Replace y'+(5/x)y by (Wy)'/W, clear fractions, apply quadrature.
According to the book's answers, this gives y=x^2+c/x^5. 
Use y(2)=5 to obtain c=32.

1.5-18:
The standard form of the equation is y'+(-2/x)y = x^2 cos(x).
Let W be the integrating factor W=exp(int(p(x),x)), simplify to W=1/x^2.
Replace y'+(-2/x)y by (Wy)'/W, clear fractions, apply quadrature.
The book's answer is y=x^2(sin(x)+c).

1.5-22:
The standard form of the equation is y'+(-2x)y = 3 x^2 exp(x^2).
Notation: exp(u) means e^u. For example, exp(-1) is 1/e.
Let W be the integrating factor W=exp(int(p(x),x)), simplify to W=exp(-x^2).
Replace y'+(-2x)y by (Wy)'/W, clear fractions, apply quadrature.
The book answers imply y=(x^3+c)exp(x^2).
Use y(0)=5 to obtain c=5.

1.5-34:
The units should be taken as millions of cubic feet.
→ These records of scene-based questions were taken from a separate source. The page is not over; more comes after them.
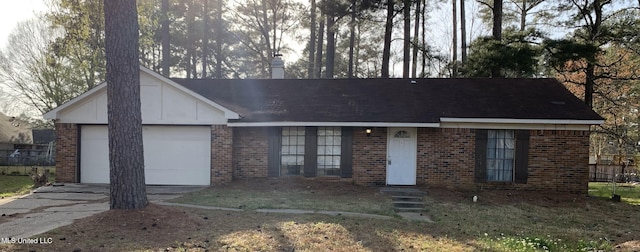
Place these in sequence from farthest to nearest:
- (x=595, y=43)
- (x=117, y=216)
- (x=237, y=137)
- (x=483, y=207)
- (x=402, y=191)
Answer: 1. (x=595, y=43)
2. (x=237, y=137)
3. (x=402, y=191)
4. (x=483, y=207)
5. (x=117, y=216)

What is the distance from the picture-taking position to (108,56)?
7.00 metres

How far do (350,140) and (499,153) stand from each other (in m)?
4.62

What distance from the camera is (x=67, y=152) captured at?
489 inches

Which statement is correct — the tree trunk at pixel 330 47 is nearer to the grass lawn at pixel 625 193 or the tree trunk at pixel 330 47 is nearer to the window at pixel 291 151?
the window at pixel 291 151

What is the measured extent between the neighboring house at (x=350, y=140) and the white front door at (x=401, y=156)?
31mm

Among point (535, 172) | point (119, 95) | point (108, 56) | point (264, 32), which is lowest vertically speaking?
point (535, 172)

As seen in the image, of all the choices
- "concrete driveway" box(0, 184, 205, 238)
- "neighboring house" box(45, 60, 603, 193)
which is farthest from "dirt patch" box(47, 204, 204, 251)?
"neighboring house" box(45, 60, 603, 193)

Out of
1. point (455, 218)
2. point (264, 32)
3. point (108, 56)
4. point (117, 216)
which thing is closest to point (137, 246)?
point (117, 216)

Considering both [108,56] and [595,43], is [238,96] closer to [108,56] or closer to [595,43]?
[108,56]

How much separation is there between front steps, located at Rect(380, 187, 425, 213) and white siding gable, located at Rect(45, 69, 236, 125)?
5.59 m

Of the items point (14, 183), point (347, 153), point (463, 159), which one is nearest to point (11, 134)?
point (14, 183)

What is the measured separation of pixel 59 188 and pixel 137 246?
7.97 meters

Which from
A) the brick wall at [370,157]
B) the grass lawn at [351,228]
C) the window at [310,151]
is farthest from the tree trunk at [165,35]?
the brick wall at [370,157]

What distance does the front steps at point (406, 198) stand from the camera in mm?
9586
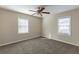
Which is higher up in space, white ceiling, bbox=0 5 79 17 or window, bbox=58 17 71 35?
white ceiling, bbox=0 5 79 17

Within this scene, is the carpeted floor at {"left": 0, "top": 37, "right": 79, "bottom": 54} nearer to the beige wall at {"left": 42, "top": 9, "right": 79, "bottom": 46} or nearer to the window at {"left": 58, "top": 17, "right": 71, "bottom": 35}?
the beige wall at {"left": 42, "top": 9, "right": 79, "bottom": 46}

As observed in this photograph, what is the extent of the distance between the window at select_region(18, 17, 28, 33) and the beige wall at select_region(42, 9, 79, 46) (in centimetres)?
48

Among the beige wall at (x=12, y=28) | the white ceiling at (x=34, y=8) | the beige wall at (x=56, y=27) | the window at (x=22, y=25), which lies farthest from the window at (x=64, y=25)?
the window at (x=22, y=25)

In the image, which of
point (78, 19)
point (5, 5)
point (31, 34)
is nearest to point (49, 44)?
point (31, 34)

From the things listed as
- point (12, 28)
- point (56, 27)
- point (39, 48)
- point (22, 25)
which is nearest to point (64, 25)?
point (56, 27)

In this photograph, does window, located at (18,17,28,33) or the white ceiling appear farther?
window, located at (18,17,28,33)

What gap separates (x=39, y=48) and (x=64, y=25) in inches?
33.3

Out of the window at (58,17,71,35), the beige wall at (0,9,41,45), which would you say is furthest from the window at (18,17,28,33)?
the window at (58,17,71,35)

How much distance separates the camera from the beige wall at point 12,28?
210 centimetres

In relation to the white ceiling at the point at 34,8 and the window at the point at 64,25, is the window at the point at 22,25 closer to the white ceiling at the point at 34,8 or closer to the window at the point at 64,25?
the white ceiling at the point at 34,8

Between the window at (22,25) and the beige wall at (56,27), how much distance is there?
476 mm

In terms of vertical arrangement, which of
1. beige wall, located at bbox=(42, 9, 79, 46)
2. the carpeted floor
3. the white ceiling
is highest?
the white ceiling

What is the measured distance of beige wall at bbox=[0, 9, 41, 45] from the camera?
82.7 inches
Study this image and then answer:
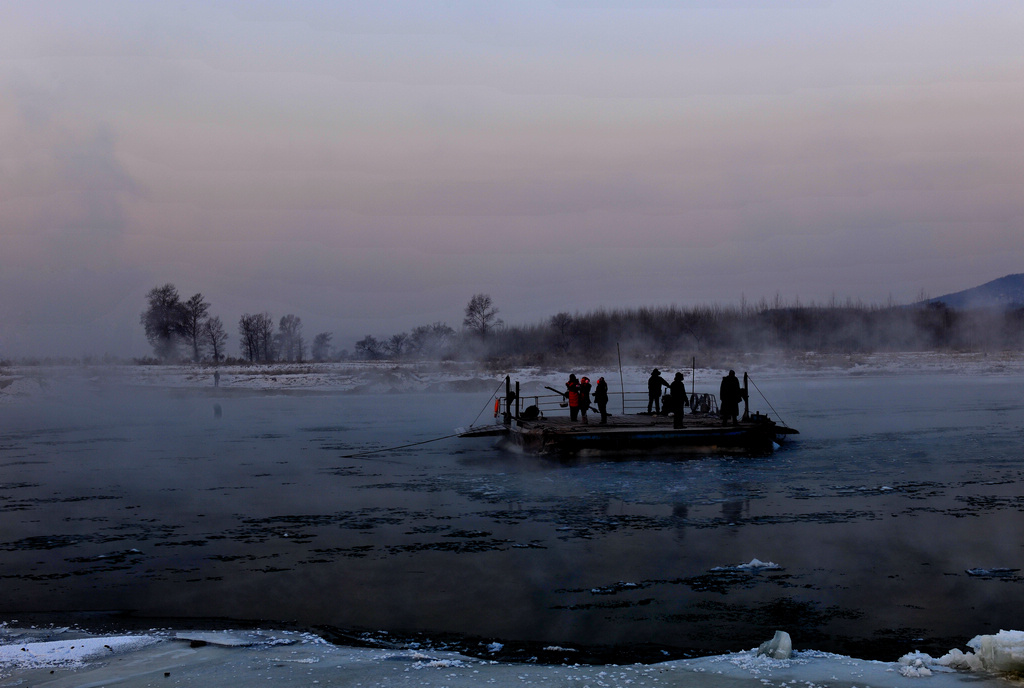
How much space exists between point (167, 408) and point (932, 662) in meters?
40.8

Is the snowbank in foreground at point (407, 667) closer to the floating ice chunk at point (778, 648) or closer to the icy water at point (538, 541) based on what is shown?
the floating ice chunk at point (778, 648)

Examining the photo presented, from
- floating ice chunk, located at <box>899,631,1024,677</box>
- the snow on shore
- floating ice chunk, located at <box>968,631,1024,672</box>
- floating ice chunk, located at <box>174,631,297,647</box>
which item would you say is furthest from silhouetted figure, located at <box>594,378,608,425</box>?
the snow on shore

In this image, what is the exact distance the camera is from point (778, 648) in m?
6.61

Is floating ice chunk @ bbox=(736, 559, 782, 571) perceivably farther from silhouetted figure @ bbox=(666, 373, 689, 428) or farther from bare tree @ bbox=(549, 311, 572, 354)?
bare tree @ bbox=(549, 311, 572, 354)

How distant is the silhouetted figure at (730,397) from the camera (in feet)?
74.4

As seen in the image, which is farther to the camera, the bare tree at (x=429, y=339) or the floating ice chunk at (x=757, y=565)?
the bare tree at (x=429, y=339)

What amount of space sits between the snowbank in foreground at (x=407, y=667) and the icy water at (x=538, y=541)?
0.77 meters

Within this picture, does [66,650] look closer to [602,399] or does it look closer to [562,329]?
[602,399]

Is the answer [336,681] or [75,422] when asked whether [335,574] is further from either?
[75,422]

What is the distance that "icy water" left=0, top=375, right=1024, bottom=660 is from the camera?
8258mm

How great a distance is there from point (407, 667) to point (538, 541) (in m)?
5.19

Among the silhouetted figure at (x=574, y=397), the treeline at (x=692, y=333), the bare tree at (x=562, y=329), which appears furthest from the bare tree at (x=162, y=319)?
the silhouetted figure at (x=574, y=397)

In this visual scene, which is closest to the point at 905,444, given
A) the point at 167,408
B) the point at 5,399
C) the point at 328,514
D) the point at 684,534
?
the point at 684,534

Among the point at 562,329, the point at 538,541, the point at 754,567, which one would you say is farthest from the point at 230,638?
the point at 562,329
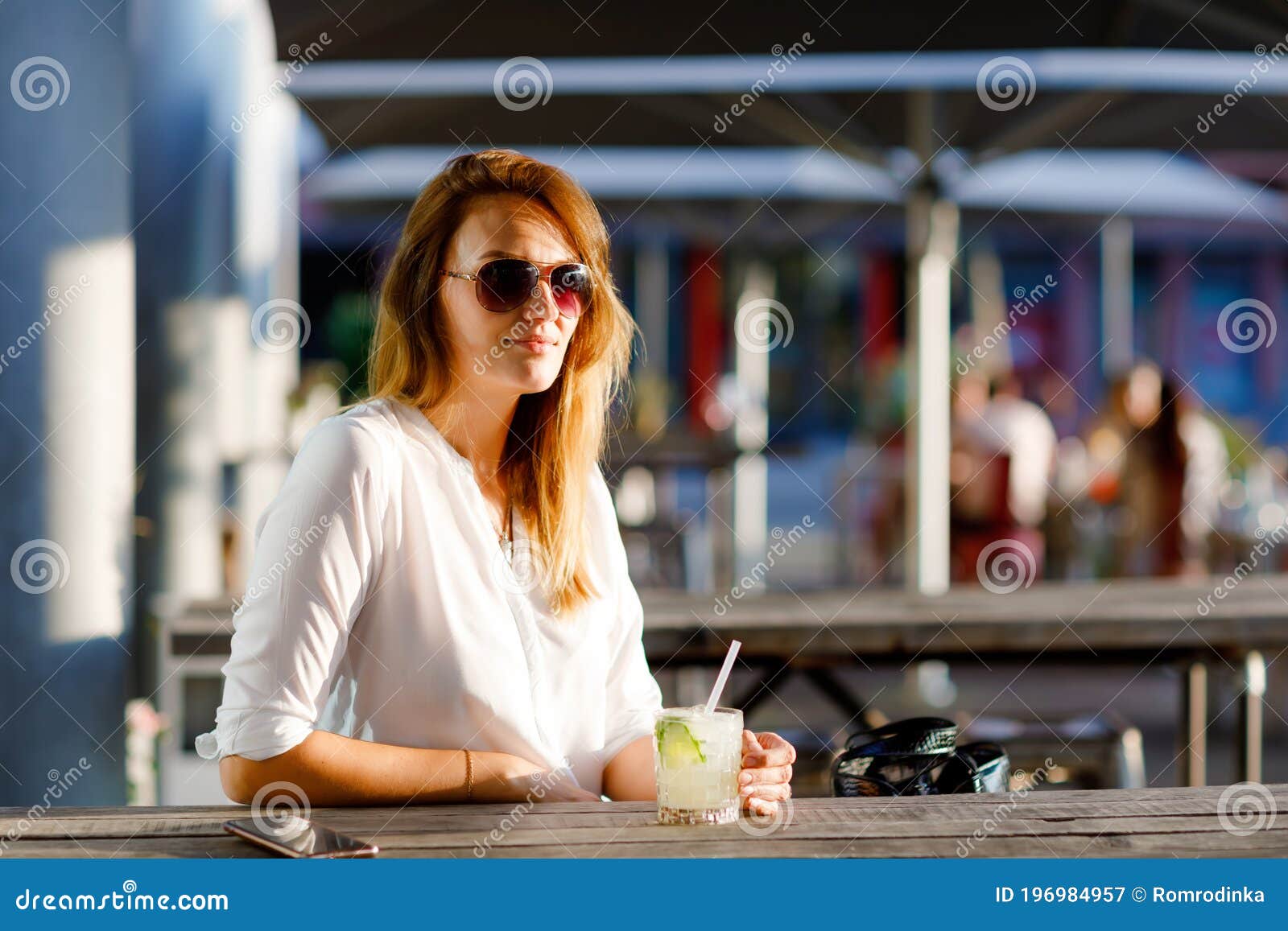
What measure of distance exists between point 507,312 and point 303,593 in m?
0.46

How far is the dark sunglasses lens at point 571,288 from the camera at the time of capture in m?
1.69

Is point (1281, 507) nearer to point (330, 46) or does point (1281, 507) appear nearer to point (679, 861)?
point (330, 46)

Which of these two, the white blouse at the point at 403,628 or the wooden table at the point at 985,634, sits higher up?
the wooden table at the point at 985,634

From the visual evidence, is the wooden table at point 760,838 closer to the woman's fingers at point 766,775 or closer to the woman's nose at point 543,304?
the woman's fingers at point 766,775

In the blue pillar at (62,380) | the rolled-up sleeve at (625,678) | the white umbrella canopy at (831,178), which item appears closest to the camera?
the rolled-up sleeve at (625,678)

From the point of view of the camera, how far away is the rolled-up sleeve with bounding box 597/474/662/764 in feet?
5.85

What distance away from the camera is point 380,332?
5.78 ft

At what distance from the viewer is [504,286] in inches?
65.2

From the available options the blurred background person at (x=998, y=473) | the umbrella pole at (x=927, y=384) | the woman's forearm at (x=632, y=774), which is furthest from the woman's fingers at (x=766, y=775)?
the blurred background person at (x=998, y=473)

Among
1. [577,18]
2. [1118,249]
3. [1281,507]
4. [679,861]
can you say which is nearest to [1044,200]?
[1281,507]

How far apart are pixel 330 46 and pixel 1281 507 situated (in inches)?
248

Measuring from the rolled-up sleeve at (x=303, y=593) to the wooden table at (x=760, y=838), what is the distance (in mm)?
106

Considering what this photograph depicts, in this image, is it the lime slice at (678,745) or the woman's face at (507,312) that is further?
the woman's face at (507,312)

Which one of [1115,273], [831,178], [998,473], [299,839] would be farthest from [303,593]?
[1115,273]
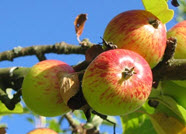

The textbook gives the initial value problem x'=r_i c_i - (r_0/v)x,
x(0)=x_0. 

The initial value is x_0 =(0.25/100)8000, the output rate is r_0=500,
and the tank volume is V=8000.

Please determine the value for the input concentration, constant c_i.
You should obtain r_ic_i=1/4.

Then solve the initial value problem.
The book's answer t =  16 ln 4 = 22.2 days is correct.